**Document excerpt:**
◇ ◇ ◇ ◇ ◇ ◇ ◇
Its usually the pressure switch on these. Its quite common. Also any kind of moisture in the trailer plug will do it also.


----------



## QuadRacer041 (Sep 1, 2003)

basher;1481658 said:


> how many volts from the blue wire? You are talking about the dark blue wire. Correct?


yes, i will check that today.


----------



## QuadRacer041 (Sep 1, 2003)

brad96z28;1481718 said:


> Its usually the pressure switch on these. Its quite common. Also any kind of moisture in the trailer plug will do it also.


where is the pressure switch located


----------



## affekonig (Aug 5, 2008)

Condition/Concern:

Some vehicles may exhibit setting DTC B3894 Symptom 5A-Stop lamp Switch Circuit Plausibility. Many Stop Lamp Switches have been returned to the WPC for inspection and duplication on test vehicles; however, failure of these switches was not confirmed. We believe that the code was being set by a wiring/terminal issue at the brake switch.

Recommendation/Instructions:

Prior to replacing any switches, the terminals at the brake switch should be inspected. This condition may be caused by a buildup of non-conductive insulating oxidized debris known as fretting corrosion, occurring between two electrical contact surfaces of the connection or connector. This may be caused by any of the following conditions:

• Vibration 

• Thermal cycling 

• Poor connection/terminal retention 

• Micro motion 

• A connector, component or wiring harness not properly secured resulting in movement 

On low current signal circuits this condition may cause high resistance, resulting in intermittent connections.
◇ ◇ ◇ ◇ ◇ ◇ ◇
(Spatial grounding data)
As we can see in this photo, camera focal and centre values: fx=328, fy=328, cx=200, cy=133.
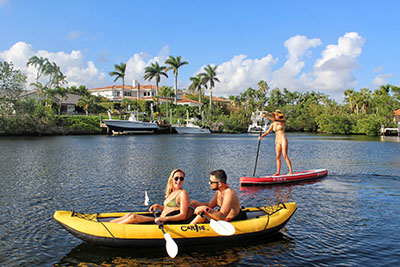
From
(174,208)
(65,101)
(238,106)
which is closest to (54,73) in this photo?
(65,101)

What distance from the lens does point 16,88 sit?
5378 cm

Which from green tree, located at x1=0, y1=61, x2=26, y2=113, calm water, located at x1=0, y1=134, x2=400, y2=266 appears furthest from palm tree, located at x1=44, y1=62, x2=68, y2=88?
calm water, located at x1=0, y1=134, x2=400, y2=266

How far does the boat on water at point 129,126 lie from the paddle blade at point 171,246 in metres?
58.5

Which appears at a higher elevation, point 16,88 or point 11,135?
point 16,88

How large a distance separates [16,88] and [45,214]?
51.3 m

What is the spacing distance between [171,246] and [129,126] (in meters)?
61.4

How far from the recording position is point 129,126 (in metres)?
66.3

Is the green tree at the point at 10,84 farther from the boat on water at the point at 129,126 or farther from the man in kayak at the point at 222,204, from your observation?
the man in kayak at the point at 222,204

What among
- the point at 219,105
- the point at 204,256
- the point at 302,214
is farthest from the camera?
◇ ◇ ◇ ◇ ◇ ◇ ◇
According to the forum thread, what should be inspected before any switches are replaced?

The terminals at the brake switch.